Would you return the complete listing below word for word?
****************************************
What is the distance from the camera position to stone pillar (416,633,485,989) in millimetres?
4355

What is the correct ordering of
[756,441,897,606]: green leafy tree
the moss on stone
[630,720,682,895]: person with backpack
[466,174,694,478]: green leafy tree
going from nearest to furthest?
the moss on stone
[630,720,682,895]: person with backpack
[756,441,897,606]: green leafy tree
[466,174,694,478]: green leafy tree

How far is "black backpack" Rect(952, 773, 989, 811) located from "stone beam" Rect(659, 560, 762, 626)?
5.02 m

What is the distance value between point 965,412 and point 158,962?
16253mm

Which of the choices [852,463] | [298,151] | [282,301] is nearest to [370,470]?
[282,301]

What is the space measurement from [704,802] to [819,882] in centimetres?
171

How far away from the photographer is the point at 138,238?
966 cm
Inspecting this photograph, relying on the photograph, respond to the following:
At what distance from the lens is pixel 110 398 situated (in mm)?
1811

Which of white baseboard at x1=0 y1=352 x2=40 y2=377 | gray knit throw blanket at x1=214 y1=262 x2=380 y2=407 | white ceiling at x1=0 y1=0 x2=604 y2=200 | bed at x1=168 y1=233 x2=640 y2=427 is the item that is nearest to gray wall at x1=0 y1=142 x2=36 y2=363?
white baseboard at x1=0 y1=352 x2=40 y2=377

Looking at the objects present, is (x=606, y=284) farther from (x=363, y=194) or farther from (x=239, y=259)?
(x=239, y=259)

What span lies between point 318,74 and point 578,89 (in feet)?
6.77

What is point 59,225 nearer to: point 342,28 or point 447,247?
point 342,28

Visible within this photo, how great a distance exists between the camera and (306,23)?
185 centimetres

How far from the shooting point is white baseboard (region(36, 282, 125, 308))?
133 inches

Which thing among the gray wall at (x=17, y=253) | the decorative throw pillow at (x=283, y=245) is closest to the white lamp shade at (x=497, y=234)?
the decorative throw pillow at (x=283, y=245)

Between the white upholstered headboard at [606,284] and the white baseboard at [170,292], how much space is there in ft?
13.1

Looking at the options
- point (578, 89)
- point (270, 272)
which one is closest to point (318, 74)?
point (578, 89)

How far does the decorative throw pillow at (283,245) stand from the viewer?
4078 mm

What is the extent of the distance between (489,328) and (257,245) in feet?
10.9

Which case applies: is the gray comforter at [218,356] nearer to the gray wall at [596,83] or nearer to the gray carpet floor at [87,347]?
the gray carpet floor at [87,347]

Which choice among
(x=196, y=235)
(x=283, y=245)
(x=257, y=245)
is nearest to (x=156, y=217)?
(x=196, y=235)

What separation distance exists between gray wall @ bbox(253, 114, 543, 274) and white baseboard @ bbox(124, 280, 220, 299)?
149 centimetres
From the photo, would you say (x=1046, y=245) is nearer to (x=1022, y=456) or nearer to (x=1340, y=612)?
****************************************
=== The answer ===
What is the distance from the camera position to stone pillar (416,633,485,989) in millimetres?
4355

What is the correct ordering of
[756,441,897,606]: green leafy tree
the moss on stone
[630,720,682,895]: person with backpack
[466,174,694,478]: green leafy tree
going from nearest to furthest?
the moss on stone
[630,720,682,895]: person with backpack
[756,441,897,606]: green leafy tree
[466,174,694,478]: green leafy tree

How far is "black backpack" Rect(952, 773, 989, 811) located from "stone beam" Rect(659, 560, 762, 626)?
5.02 m

What is the distance value between point 965,412 and point 158,962?
16253mm

Which of the choices [852,463] | [298,151] | [282,301] is nearest to [370,470]?
[282,301]

What is the space measurement from [704,802] to [819,882] in centimetres?
171

How far away from the photographer is the point at 138,238?
966 cm
Inspecting this photograph, relying on the photograph, respond to the following:
At what distance from the lens is pixel 110 398 situated (in mm)?
1811

Which of white baseboard at x1=0 y1=352 x2=40 y2=377 | gray knit throw blanket at x1=214 y1=262 x2=380 y2=407 | white ceiling at x1=0 y1=0 x2=604 y2=200 | bed at x1=168 y1=233 x2=640 y2=427 is the item that is nearest to gray wall at x1=0 y1=142 x2=36 y2=363?
white baseboard at x1=0 y1=352 x2=40 y2=377

Looking at the objects present, is (x=606, y=284) farther from (x=363, y=194) or farther from (x=239, y=259)?
(x=239, y=259)

What span lies between point 318,74 and point 578,89 (in feet)?
6.77

What is point 59,225 nearer to: point 342,28 or point 447,247?
point 342,28

Visible within this photo, how great a distance exists between the camera and (306,23)?
185 centimetres

How far from the shooting point is white baseboard (region(36, 282, 125, 308))?
133 inches

Which thing among the gray wall at (x=17, y=253) | the decorative throw pillow at (x=283, y=245) is closest to the white lamp shade at (x=497, y=234)?
the decorative throw pillow at (x=283, y=245)

Between the white upholstered headboard at [606,284] and the white baseboard at [170,292], how much space is there in ft?
13.1

Looking at the options
- point (578, 89)
- point (270, 272)
which one is closest to point (318, 74)?
point (578, 89)

How far does the decorative throw pillow at (283,245) stand from the viewer?
4078 mm

What is the extent of the distance between (489,328) and (257,245) in feet?
10.9

Which case applies: is the gray comforter at [218,356] nearer to the gray wall at [596,83] or nearer to the gray carpet floor at [87,347]?
the gray carpet floor at [87,347]

Which choice among
(x=196, y=235)
(x=283, y=245)
(x=257, y=245)
is nearest to (x=156, y=217)?
(x=196, y=235)

What separation distance exists between gray wall @ bbox(253, 114, 543, 274) and white baseboard @ bbox(124, 280, 220, 299)?
149 centimetres
From the photo, would you say (x=1046, y=245) is nearer to (x=1022, y=456) or nearer to (x=1340, y=612)?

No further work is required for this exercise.